— Document excerpt —

= = = = = = =

However, other metastudies have also found a direct correlation between video games and aggression. These contradictory findings come about primarily because the individual studies chosen for analysis are selected and assessed by researchers according to different criteria. So among researchers, this topic is still far from closed.
New forms of teamwork
Many companies are already making use of these findings, and get their employees to play collaborative video games together – in hopes that a good team in the virtual world will also work well together in the office.
In this regard, so-called Massively Multiplayer Online Role-Playing Games (MMORPGs) are of particular interest. These include games such as World of Warcraft. In these games, which are often played by more than a thousand people at once, the characters can make friends with each other and come together in teams in order to fight common enemies. Psychologists believe that new forms of friendship, leadership and collaboration are being developed in these virtual worlds.
In fact, a study commissioned by IBM entitled ‘Virtual Worlds, Real Leaders’ has identified several elements that are characteristic of virtual teams in MMORPGs. The leadership structures in these games are often merely temporary – according to the task at hand, someone else can take on the leadership of a group. It’s also possible to make mistakes, because if something goes wrong, you simply start again from scratch. This makes the team leaders more courageous in the decisions they make, and means they are more likely to take risks. According to the business magazine Forbes, people applying for jobs are now starting to list leadership experience acquired in MMPORGs on their CVs in order to prove that they are well adapted to the working world of the future.

= = = = = = =

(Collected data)
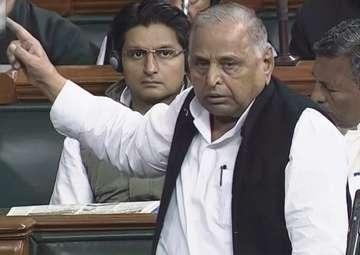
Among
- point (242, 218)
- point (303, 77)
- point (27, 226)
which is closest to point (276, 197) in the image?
point (242, 218)

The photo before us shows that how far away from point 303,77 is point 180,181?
4.89 feet

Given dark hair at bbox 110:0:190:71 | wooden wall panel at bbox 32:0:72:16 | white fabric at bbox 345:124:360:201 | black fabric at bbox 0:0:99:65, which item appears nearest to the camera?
white fabric at bbox 345:124:360:201

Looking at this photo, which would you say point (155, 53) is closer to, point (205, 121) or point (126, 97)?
point (126, 97)

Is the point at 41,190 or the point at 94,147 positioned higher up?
the point at 94,147

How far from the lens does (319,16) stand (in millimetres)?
4801

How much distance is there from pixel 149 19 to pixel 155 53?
0.15 metres

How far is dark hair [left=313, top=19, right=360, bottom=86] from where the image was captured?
3678 mm

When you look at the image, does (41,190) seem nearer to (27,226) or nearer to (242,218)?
(27,226)

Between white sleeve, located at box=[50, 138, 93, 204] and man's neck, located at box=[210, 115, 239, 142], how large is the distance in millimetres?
1148

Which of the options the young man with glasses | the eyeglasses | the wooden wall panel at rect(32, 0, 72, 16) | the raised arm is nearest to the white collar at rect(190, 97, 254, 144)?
the raised arm

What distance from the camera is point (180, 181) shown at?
3117mm

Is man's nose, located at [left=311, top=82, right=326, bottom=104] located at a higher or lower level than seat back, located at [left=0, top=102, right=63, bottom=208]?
higher

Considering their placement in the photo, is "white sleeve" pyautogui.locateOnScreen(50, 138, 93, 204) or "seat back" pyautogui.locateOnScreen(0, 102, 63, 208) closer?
"white sleeve" pyautogui.locateOnScreen(50, 138, 93, 204)

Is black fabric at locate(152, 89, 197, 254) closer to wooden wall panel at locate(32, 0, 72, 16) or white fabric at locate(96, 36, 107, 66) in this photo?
white fabric at locate(96, 36, 107, 66)
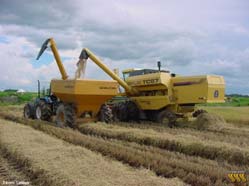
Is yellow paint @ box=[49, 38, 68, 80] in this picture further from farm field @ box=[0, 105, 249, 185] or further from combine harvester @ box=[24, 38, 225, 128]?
farm field @ box=[0, 105, 249, 185]

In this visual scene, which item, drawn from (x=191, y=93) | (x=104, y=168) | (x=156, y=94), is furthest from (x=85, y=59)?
(x=104, y=168)

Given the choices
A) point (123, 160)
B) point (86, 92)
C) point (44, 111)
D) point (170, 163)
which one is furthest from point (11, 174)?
point (44, 111)

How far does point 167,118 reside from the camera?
1388 centimetres

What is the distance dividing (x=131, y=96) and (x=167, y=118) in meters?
2.52

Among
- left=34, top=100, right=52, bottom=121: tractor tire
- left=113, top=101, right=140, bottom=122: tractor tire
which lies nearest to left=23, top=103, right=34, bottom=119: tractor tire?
left=34, top=100, right=52, bottom=121: tractor tire

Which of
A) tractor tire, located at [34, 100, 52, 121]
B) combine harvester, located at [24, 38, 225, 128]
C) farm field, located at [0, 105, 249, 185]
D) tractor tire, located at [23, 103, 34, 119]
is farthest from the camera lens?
tractor tire, located at [23, 103, 34, 119]

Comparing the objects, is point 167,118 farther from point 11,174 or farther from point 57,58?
point 11,174

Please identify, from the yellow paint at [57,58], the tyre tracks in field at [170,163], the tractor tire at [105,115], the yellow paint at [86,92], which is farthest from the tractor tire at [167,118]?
the tyre tracks in field at [170,163]

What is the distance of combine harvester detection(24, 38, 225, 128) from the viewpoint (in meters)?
13.1

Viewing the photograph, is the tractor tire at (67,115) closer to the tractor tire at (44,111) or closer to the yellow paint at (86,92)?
the yellow paint at (86,92)

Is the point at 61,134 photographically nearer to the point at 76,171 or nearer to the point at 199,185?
the point at 76,171

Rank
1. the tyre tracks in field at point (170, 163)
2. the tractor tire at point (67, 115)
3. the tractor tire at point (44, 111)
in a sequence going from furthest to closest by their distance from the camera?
the tractor tire at point (44, 111), the tractor tire at point (67, 115), the tyre tracks in field at point (170, 163)

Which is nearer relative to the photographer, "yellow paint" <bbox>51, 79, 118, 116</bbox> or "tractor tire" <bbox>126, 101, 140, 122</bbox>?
"yellow paint" <bbox>51, 79, 118, 116</bbox>

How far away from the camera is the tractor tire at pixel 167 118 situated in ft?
45.1
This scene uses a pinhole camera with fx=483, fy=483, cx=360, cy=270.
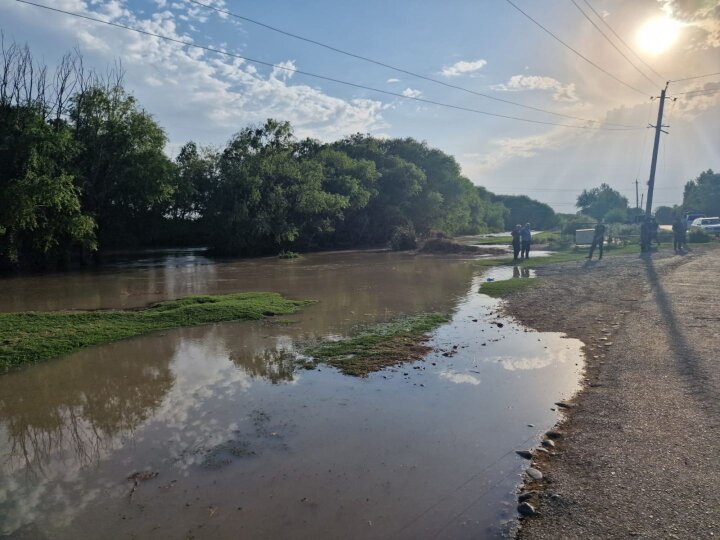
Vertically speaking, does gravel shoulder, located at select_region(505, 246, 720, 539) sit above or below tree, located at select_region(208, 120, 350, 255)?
below

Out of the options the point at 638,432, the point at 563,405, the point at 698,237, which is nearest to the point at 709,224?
the point at 698,237

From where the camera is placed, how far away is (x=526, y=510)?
14.7ft

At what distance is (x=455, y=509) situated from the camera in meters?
4.62

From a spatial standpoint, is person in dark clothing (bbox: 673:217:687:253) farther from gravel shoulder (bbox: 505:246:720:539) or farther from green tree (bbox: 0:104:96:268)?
green tree (bbox: 0:104:96:268)

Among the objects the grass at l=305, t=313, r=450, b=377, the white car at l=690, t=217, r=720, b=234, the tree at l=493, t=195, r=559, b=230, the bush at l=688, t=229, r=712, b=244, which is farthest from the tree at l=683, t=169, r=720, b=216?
the grass at l=305, t=313, r=450, b=377

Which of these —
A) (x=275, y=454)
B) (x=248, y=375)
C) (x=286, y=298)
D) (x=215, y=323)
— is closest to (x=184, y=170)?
(x=286, y=298)

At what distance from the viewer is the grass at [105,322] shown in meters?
10.2

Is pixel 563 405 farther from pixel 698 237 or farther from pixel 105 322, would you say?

= = = = = = =

— Study questions —
A. In the excerpt on video games and teamwork, what is the title of the study commissioned by IBM?
B. Copy out the excerpt on video games and teamwork, beginning at the words "New forms of teamwork" and stopping after "these virtual worlds.".
None of the records are needed.

— Responses per task —
A. ‘Virtual Worlds, Real Leaders’

B.
New forms of teamwork
Many companies are already making use of these findings, and get their employees to play collaborative video games together – in hopes that a good team in the virtual world will also work well together in the office.
In this regard, so-called Massively Multiplayer Online Role-Playing Games (MMORPGs) are of particular interest. These include games such as World of Warcraft. In these games, which are often played by more than a thousand people at once, the characters can make friends with each other and come together in teams in order to fight common enemies. Psychologists believe that new forms of friendship, leadership and collaboration are being developed in these virtual worlds.